--- SOURCE INFORMATION ---
☆ ☆ ☆ ☆ ☆

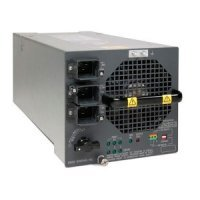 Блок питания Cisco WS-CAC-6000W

☆ ☆ ☆ ☆ ☆

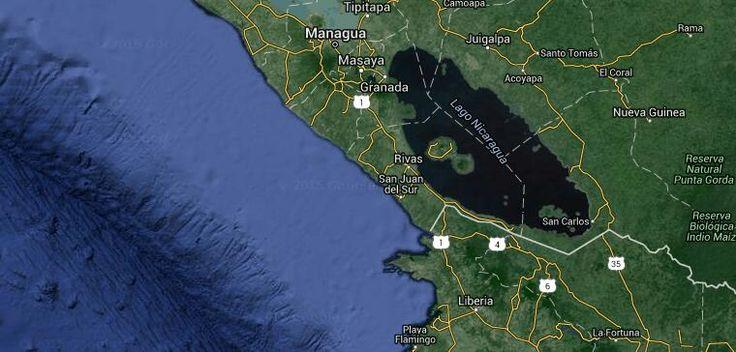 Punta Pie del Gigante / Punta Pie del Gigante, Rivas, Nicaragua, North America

☆ ☆ ☆ ☆ ☆

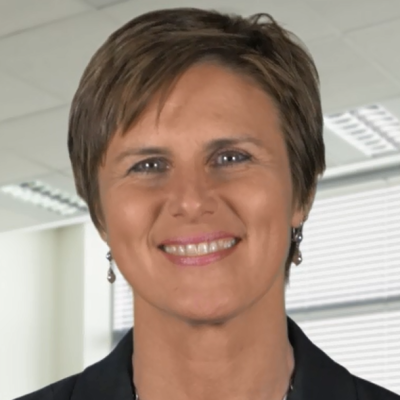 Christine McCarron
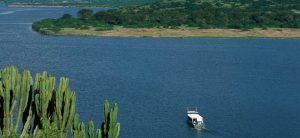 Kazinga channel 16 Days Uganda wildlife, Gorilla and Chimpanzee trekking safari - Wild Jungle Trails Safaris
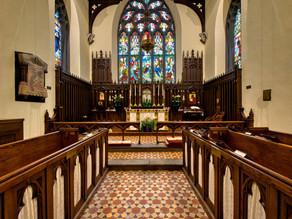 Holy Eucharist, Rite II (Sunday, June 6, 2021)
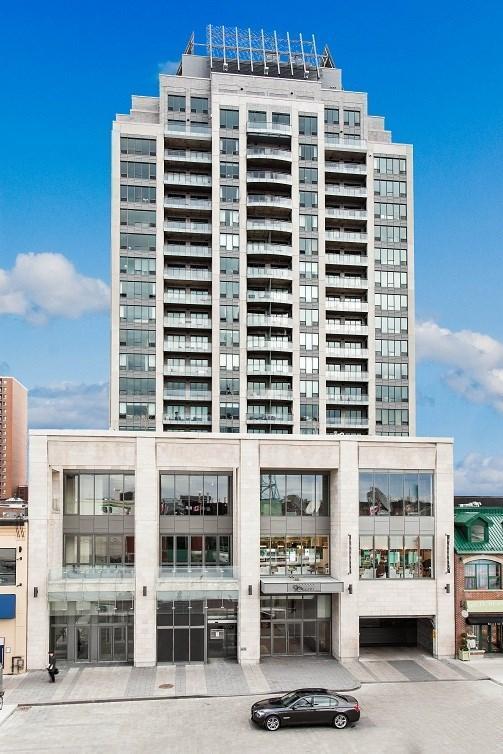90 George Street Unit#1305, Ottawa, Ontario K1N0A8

☆ ☆ ☆ ☆ ☆

--- TASK ITEM ---
Lines wanted from the entries above: the one with "Holy Eucharist, Rite", the one with "90 George Street", and all lines between. Please copy them exactly, without the pictures and without anything else.

--- SOLUTION TO THIS EXERCISE ---
 Holy Eucharist, Rite II (Sunday, June 6, 2021)
90 George Street Unit#1305, Ottawa, Ontario K1N0A8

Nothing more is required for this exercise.